Il y a aussi le savoir-comprendre,
qui est le savoir du réparateur, et permet de rétablir un ordre qui
aurait été perturbé, et un troisième type de savoir, le
savoir-combiner.
Ce dernier est le savoir du stratège, qui permet de construire des
plans d’action ou de rendre compatibles des contraintes
antagonistes.
À
partir de ces trois notions, le cycle de création du savoir pourrait
s’écrire de la façon suivante. Au départ il y a une prescription
- c’est-à-dire le plus souvent un savoir-faire
se heurte à un problème nouveau -, et il faut passer par du
savoir-comprendre
et du savoir combiner
avant d’en arriver à un nouveau savoir-faire.
La vraie question est de savoir comment on peut accélérer ce cycle.
Trois ingrédients :
-
la création d’événements, dont j’ai déjà parlé ;
-
un cadre temporel compatible avec l’exploration ; c’est un point
très important qui souligne
-
l’impossibilité de mener ce cycle de production du savoir dans le
cadre des projets, dont la temporalité est très serrée et marquée
par l’urgence ;
-
enfin ce que nous avons appelé, en reprenant les termes d’Armand
Hatchuel, « l’apprentissage croisé », et la prise en
compte du rapport de prescription
Troisième échange
-
L’Ange, écoute moi, j’ai besoin de te parler. Reviens, je sais que tu es là, je ne sais même pas ton nom.

● ● ●

▸ **ACTIONS À MENER**:
1 – Indiquez de qui le savoir-combiner est le savoir selon l'extrait de la page.
2 – Poursuivez l'extrait de la page à partir de l'endroit où il s'arrête.

▸ **DONNÉES ENREGISTRÉES**:
● ● ●

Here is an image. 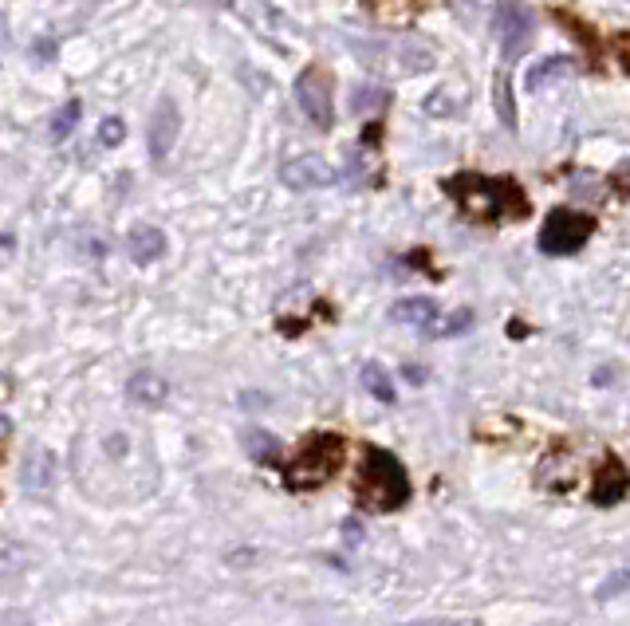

● ● ●

▸ **LISTE DES RÉPONSES**:
1 – C'est le savoir du stratège.

2 –
-
Qu’est ce qui se passe, Alain ?
-
Vraiment, je n’ai pas de chance ! ce matin j’étais en retard et j’ai essayé d’attraper un métro au dernier moment. Je suis tombé et me voilà au lit avec une cheville foulée. Le sort s’acharne sur moi, je n’ai vraiment pas de chance !
-
Et si c’était moi qui avais placé mon pied au bon endroit pour te faire trébucher ?
-
Tu es sérieux ?
-
Pas tout à fait, mais j’en suis capable…
-
Qu’est-ce que tu es en train de me dire, toujours tes fichues leçons ?
-
Je suis désolé, si je t’ennuie je peux repartir.
-
Ne fais pas semblant d’être susceptible, je sais ce que tu vas me dire que les événements ne sont pas là par hasard, ils sont des prétextes à l’apprentissage. Je ne vois pas du tout en quoi le fait d’être cloué au lit avec cette foulure va me servir à quelque chose.
-
D’abord, je ne suis pas responsable à chaque fois qu’il t’arrive une tuile, seulement de temps en temps…
-
Quoi ? Tu est en train de me dire que tu es la source de mes ennuis..
-
Laisse moi finir, je ne suis pas responsable de ta vie. Tu peux tomber seul des dizaines de fois, mais tu peux faire comme si c’était moi à chaque fois.
-
Ok, je sais. Je suis responsable de ma vie, et si tu arrêtais d’enfoncer des portes ouvertes pour en arriver aux faits ?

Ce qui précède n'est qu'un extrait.